Here is a sample of the normal themes of this unusual position.
This is a game I played against my friend (on ICC) Phosphorus. He too plays the Avrukh repertoire.

[Event "ICC"]
[Site "Internet Chess Club"]
[Date "2010.12.20"]
[White "Phosphorus"]
[Black "MusiqueWand"]
[Result "0-1"]
[WhiteElo "2133"]
[BlackElo "2361"]
[ECO "D11"]
[Opening "QGD Slav"]
[Variation "3.Nf3"]
[TimeControl "5400+90"]

1. d4 d5 2. c4 c6 3. Nf3 e6 4. e3 Nd7

(It is quite reasonable to play …f5 first I just find this move slightly more cunning)

5. b3 f5 6. Bd3 Ndf6


7. O-O Nh6 8. Ba3 

(a very common theme. White is opting for this strategic notion that Black should suffer later on from the disappearance of his “only good Bishop”. Honestly, I’m not so sure that it has the same effect here because as I mentioned, White usually plays f4 anyway so it would have been a “bad” Bishop either way.)

Bxa3 9. Nxa3 Qe7 10. Nc2 Nf7 11. Ne5 O-O 12. Nxf7!? Rxf7 13. f4 b6! 14. Ne1 Bb7 15. Nf3 c5!!

(Otherwise White can penetrate with c5 himself or try to open up the centre in a way that will be beneficial for him)

16. Ne5 Rff8 17. Qe2 Nd7

(maintaining the control over e5)

18. Nf3! h6!? 

(sooner or later that …g5 thrust will be an option to consider)

19. Rac1 cxd4!?

(the next few moves are not best. Black had better moves but I had an interesting positional plan that at the very least was well calculated I just missed his 21.Rxc4, that was a slight inconvenience.)

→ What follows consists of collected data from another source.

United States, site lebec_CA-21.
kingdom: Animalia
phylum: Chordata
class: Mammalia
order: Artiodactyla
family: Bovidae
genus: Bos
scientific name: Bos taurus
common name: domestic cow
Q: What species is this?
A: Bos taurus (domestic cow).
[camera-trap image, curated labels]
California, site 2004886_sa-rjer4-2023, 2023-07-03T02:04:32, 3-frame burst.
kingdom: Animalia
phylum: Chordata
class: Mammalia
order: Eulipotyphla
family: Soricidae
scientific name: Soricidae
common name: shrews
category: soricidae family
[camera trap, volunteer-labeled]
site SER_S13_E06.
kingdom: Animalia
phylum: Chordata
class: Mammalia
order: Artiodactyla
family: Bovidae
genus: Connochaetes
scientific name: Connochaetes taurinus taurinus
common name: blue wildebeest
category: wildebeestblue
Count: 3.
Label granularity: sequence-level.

20. exd4 dxc4 21. Rxc4 Qd6 22. Kh1 Bd5 23. Rc2 Rac8 24. Ne5 Nxe5 25. dxe5 Rxc2 26. Qxc2 Qb4 27. Be2 Qd4! 28. h3 g5!!

(…g5! Basically decided the game)

29. fxg5 hxg5 30. Qc1 Rf7!!? 31. Qxg5+??

(Unfortunately he fell for the tactic. The game could have been drawn after Bf3 with complications)

Rg7 32. Qd8+ Kh7 33. Bf3 Rxg2 34. Bxd5 Rg7 0-1

As usual you can find this game in my ICC library. Game number 28.